Long before he shot and killed Noel Polanco in a violent traffic stop on the Grand Central Parkway, NYPD Det. Hassan Hamdy faced accusations of police brutality in federal court.
According to civil rights complaints filed in 2001 and 2007, Hamdy was part of two separate squads of officers accused of roughing up or mistreating citizens. In the most recent complaint, Tyrell Michael Garcia of Laurelton, Queens, accused Hamdy and several other officers of busting into his grandmother’s home without a warrant and beating him up by “kicking, punching and hitting him with their guns.”
The suit says Hamdy and other officers were working with the Queens Felony Warrant Squad when they falsely accused Garcia of a murder.

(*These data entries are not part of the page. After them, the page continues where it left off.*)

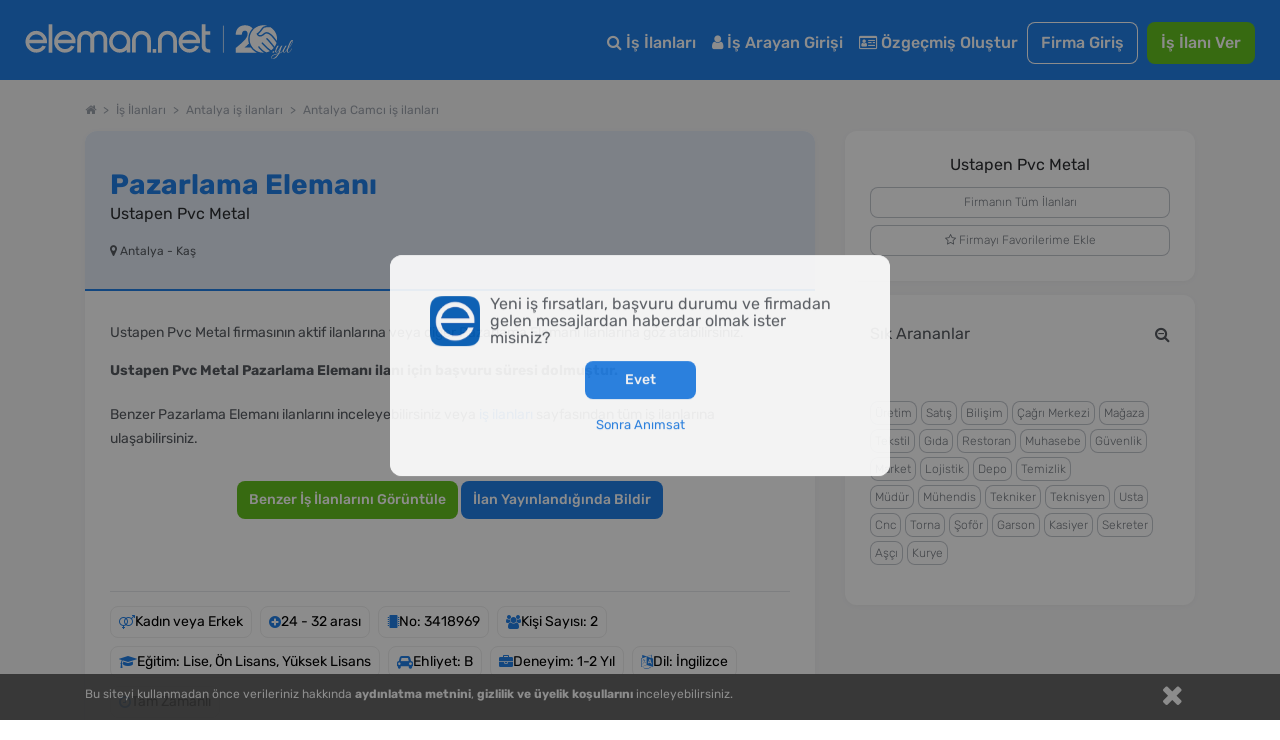

--- FILE ---
content_type: text/html; charset=utf-8
request_url: https://www.google.com/recaptcha/api2/aframe
body_size: 183
content:
<!DOCTYPE HTML><html><head><meta http-equiv="content-type" content="text/html; charset=UTF-8"></head><body><script nonce="A0n7NenSd3I9V02UKBkpJA">/** Anti-fraud and anti-abuse applications only. See google.com/recaptcha */ try{var clients={'sodar':'https://pagead2.googlesyndication.com/pagead/sodar?'};window.addEventListener("message",function(a){try{if(a.source===window.parent){var b=JSON.parse(a.data);var c=clients[b['id']];if(c){var d=document.createElement('img');d.src=c+b['params']+'&rc='+(localStorage.getItem("rc::a")?sessionStorage.getItem("rc::b"):"");window.document.body.appendChild(d);sessionStorage.setItem("rc::e",parseInt(sessionStorage.getItem("rc::e")||0)+1);localStorage.setItem("rc::h",'1769140025184');}}}catch(b){}});window.parent.postMessage("_grecaptcha_ready", "*");}catch(b){}</script></body></html>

According to the civil complaint, the group of officers “allowed and encouraged a dog from the Canine Unit to bite” Garcia. The court document goes on to allege that the warrant squad caused further injury and threatened to rub Garcia up against a fence in a maneuver known as the “cheese grater.”

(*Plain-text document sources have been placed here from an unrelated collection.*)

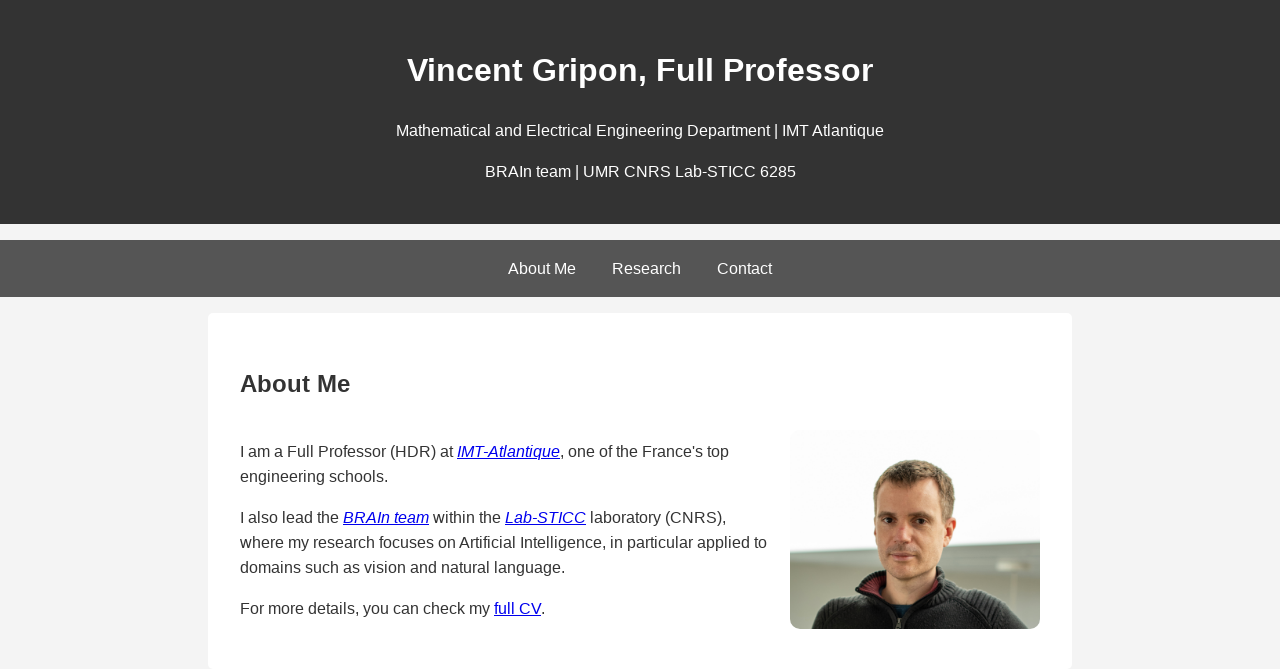

--- FILE ---
content_type: text/html
request_url: http://www.vincent-gripon.com/?l=en&p1=100&p2=0&
body_size: 1419
content:
<!DOCTYPE html>
<html lang="en">
<head>
    <meta charset="UTF-8">
    <meta name="viewport" content="width=device-width, initial-scale=1.0">
    <title>Vincent Gripon, Full Professor</title>
    <link rel="stylesheet" href="style.css">
</head>
<body>
    <header>
        <h1>Vincent Gripon, Full Professor</h1>
        <p>Mathematical and Electrical Engineering Department | IMT Atlantique</p>
        <p>BRAIn team | UMR CNRS Lab-STICC 6285</p>
    </header>

    <nav>
        <ul>
            <li><a href="#bio">About Me</a></li>
            <li><a href="#research">Research</a></li>
            <li><a href="#contact">Contact</a></li>
        </ul>
    </nav>

    <section id="bio">
        <h2>About Me</h2>
        <div class="bio-container">
            <div class="bio-text">
                <p>I am a Full Professor (HDR) at <em><a href="https://www.imt-atlantique.fr/en">IMT-Atlantique</a></em>, one of the France's top engineering schools.</p>
                <p>I also lead the <em><a href="http://www.brain.bzh">BRAIn team</a></em> within the <em><a href="https://labsticc.fr/en">Lab-STICC</a></em> laboratory (CNRS), where my research focuses on Artificial Intelligence, in particular applied to domains such as vision and natural language.</p>
                <p>For more details, you can check my <a href="http://www.vincent-gripon.com/files/cv.pdf">full CV</a>.</p>
            </div>
            <img src="photo.png" alt="Vincent Gripon" class="bio-image">
        </div>
    </section>

    <section id="research">
      <h2>Research</h2>

        <p>My research focuses on advancing deep learning and few-shot learning, with applications spanning artificial intelligence, neuroimaging, and embedded systems. I am particularly interested in developing efficient learning algorithms that improve model generalization, robustness, and scalability. Through my publications and collaborations, I aim to push the boundaries of machine learning to create innovative, practical, and impactful solutions.</p>

        <p>I am always open to working with motivated students and researchers. If you are interested in joining my group as an intern, PhD student, or postdoctoral researcher, feel free to send me an email at the address below. I look forward to hearing from enthusiastic candidates who share an interest in pushing the frontiers of AI and machine learning.</p>

        <p>You can see my publications directly on my <em><a href="https://scholar.google.com/citations?user=n3IKEqgAAAAJ&hl=en&oi=ao">Scholar Profile</a></em>.</p>

        <p>More information about my team and former students can be found on the <em><a href="http://www.brain.bzh">BRAIn team website</a></em>.</p>
    </section>

    <section id="contact">
        <h2>Contact</h2>
        <p>Email: <a href="mailto:vincent + dot + gripon@imt-atlantique.fr">vincent + dot + gripon@imt-atlantique.fr</a></p>
        <p>Office: K02-218A, Brest campus</p>
        <p>Address: IMT Atlantique<br/>Technopole Brest-Iroise<br/>29238 BREST CEDEX<br/>FRANCE</p>
    </section>

    <footer>
        <p>&copy; 2025 Vincent Gripon | IMT Atlantique</p>
    </footer>
</body>
</html>


--- FILE ---
content_type: text/css
request_url: http://www.vincent-gripon.com/style.css
body_size: 379
content:
body {
    font-family: Arial, sans-serif;
    margin: 0;
    padding: 0;
    line-height: 1.6;
    background-color: #f4f4f4;
    color: #333;
}

header {
    background: #333;
    color: white;
    text-align: center;
    padding: 1.5rem;
}

nav ul {
    background: #555;
    padding: 0;
    list-style: none;
    text-align: center;
}

nav ul li {
    display: inline;
    margin: 0;
}

nav ul li a {
    text-decoration: none;
    color: white;
    padding: 1rem;
    display: inline-block;
}

nav ul li a:hover {
    background: #777;
}

section {
    padding: 2rem;
    max-width: 800px;
    margin: auto;
    background: white;
    margin-bottom: 1rem;
    border-radius: 5px;
}

footer {
    text-align: center;
    padding: 1rem;
    background: #333;
    color: white;
}

.bio-container {
    display: flex;
    align-items: center;
}

.bio-text {
    flex: 1;
}

.bio-image {
    max-width: 250px;
    margin-left: 20px;
    border-radius: 10px;
}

The city of New York ultimately settled that lawsuit – without admitting fault -- by paying Garcia $210,000. The city also paid Garcia’s grandmother $25,000 as part of the settlement.
Seven years earlier, before Hamdy had been promoted to detective, he and a group of 14 other NYPD officers were the target of another civil rights lawsuit. New York City taxpayers paid $291,000 to the victim in that case. Details of the case weren’t immediately available.
Hamdy is again at the center of violent controversy after shooting and killing Noel Polanco, a 22-year-old National Guardsman. Polanco was driving friends home from his job at a nightclub in Astoria, Queen, when he cut off an unmarked police van.
Polanco was pulled over, and according to friend and front-seat passenger Diana Deferrari, Hamdy and another officer stormed up to the vehicle with their guns drawn. They ordered Polanco to put his hands up, said Deferrari, but before he could raise them from the steering wheel, Hamdy shot him from the passenger-side window.
"This was an act of road rage by the police," said Deferrari.